UK banks posted combined pre-tax profits of over £44 billion in 2023 — a figure that prompted considerable public debate about whether customers are getting a fair deal. The average British current account holder pays between £60 and £120 per year in fees and forgoes hundreds more in unclaimed perks. Research by the Financial Conduct Authority suggests most customers use fewer than 30% of their account features.
This is not entirely the customer's fault. Banks have little commercial incentive to highlight features that reduce fee income or increase what they must pay out. But the features exist, they are legally mandated in several cases, and knowing about them can put meaningful amounts of money back in your pocket.
Here are nine features that major UK banks — including Barclays, Lloyds, HSBC, NatWest, Santander UK, and the major building societies — offer but rarely advertise.

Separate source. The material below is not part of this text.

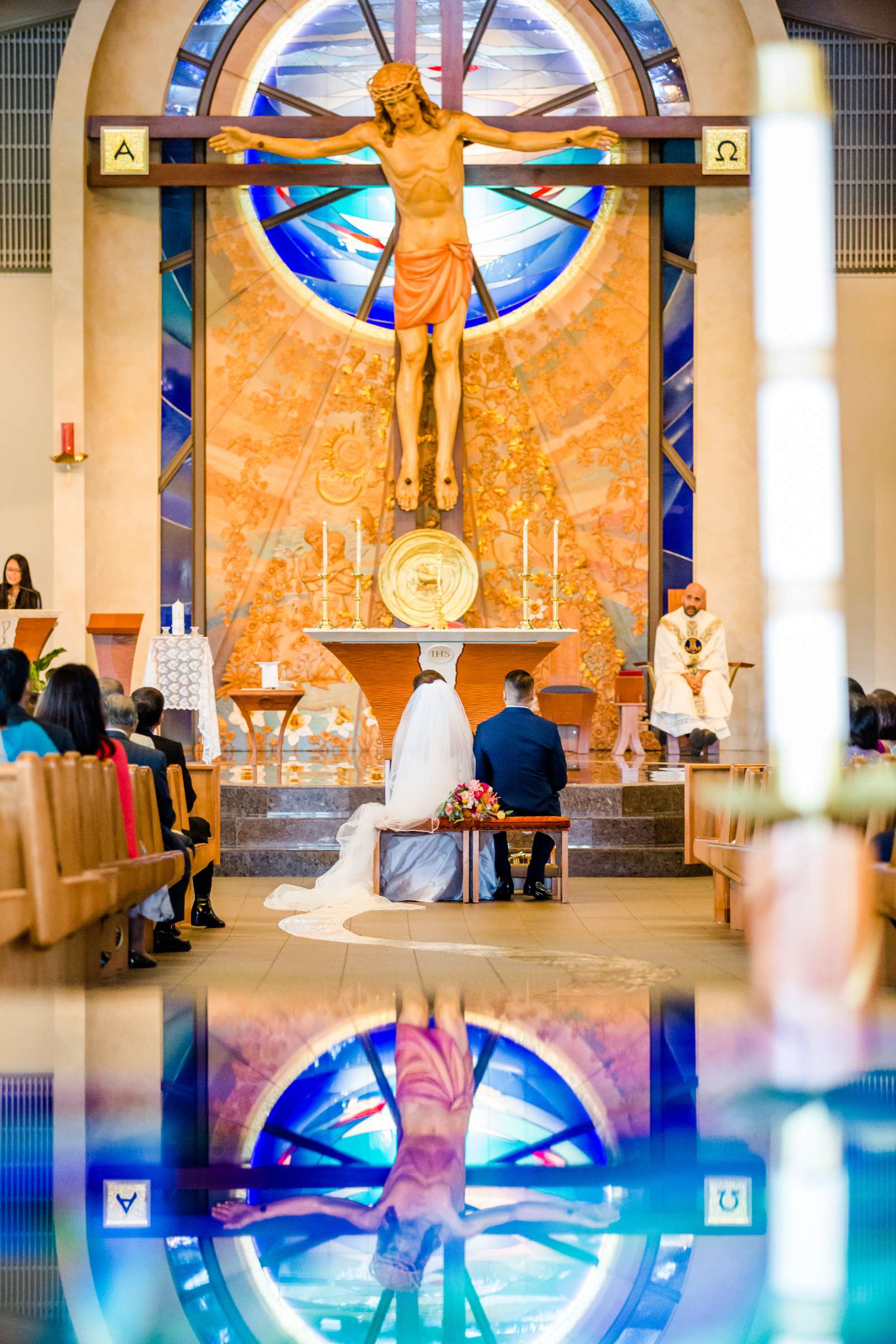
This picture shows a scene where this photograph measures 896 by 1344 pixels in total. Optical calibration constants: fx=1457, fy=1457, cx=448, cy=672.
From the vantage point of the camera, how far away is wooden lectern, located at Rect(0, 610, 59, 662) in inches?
319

1. Fee Waivers and Packaged Account Refunds
Thousands of UK customers are owed refunds for packaged bank accounts — premium current accounts that include benefits such as travel insurance, breakdown cover, or mobile phone insurance — that they were mis-sold and never used. Products like Barclays Additions, Lloyds Silver Account, and various NatWest packaged tiers have been subject to ongoing FCA scrutiny. The regulator-mandated reclaim process has returned over £1 billion to customers to date, yet many eligible account holders have never submitted a complaint.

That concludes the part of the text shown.